● To do
Take the lines from the one with "Is [251,482] further" through the end of the material below and repeat them exactly, dropping every picture.

________________

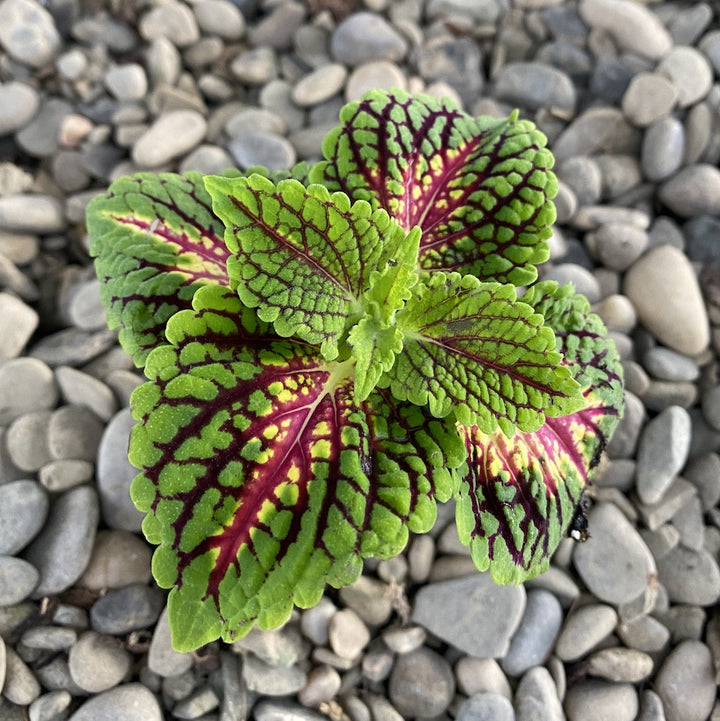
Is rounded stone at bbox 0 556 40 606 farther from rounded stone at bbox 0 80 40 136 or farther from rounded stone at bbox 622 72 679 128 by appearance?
rounded stone at bbox 622 72 679 128

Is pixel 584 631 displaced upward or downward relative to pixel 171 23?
downward

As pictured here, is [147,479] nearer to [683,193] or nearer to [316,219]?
[316,219]

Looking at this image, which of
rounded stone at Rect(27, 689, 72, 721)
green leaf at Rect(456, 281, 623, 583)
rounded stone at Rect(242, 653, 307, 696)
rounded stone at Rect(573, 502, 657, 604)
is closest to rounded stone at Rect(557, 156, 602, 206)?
green leaf at Rect(456, 281, 623, 583)

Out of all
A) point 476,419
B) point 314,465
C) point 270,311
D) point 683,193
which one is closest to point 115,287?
point 270,311

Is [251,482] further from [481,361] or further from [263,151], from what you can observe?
[263,151]

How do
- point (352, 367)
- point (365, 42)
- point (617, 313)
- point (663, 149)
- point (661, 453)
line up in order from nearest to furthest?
point (352, 367) → point (661, 453) → point (617, 313) → point (663, 149) → point (365, 42)

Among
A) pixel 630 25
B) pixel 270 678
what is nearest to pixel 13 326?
pixel 270 678
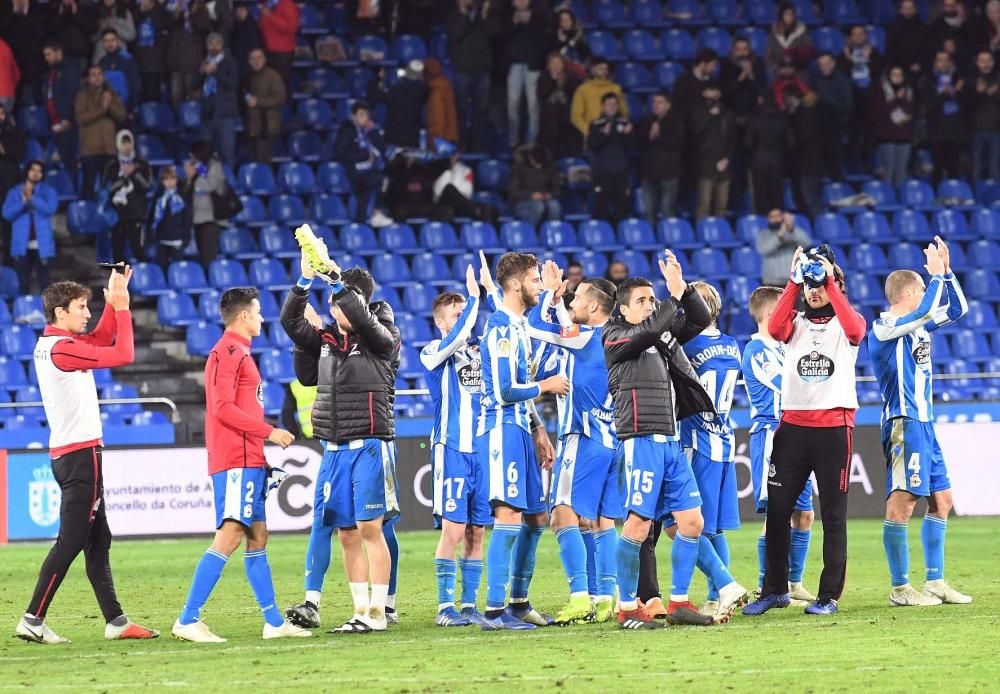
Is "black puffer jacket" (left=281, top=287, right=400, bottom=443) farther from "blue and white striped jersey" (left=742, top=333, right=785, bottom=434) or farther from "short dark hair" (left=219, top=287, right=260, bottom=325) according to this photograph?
"blue and white striped jersey" (left=742, top=333, right=785, bottom=434)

________________

● Task solution
Is [251,482] further from [481,361] or further from [263,151], from what you can observe?
[263,151]

How do
- point (352, 367)
- point (365, 42)
- point (617, 313)
- point (663, 149)
- point (661, 453)
line up in order from nearest to furthest?
point (352, 367) → point (661, 453) → point (617, 313) → point (663, 149) → point (365, 42)

Among
A) pixel 630 25
B) pixel 270 678
what is nearest to pixel 13 326?
pixel 270 678
Is "black puffer jacket" (left=281, top=287, right=400, bottom=443) farther from "blue and white striped jersey" (left=742, top=333, right=785, bottom=434) or farther from "short dark hair" (left=219, top=287, right=260, bottom=325) according to this photograph?
"blue and white striped jersey" (left=742, top=333, right=785, bottom=434)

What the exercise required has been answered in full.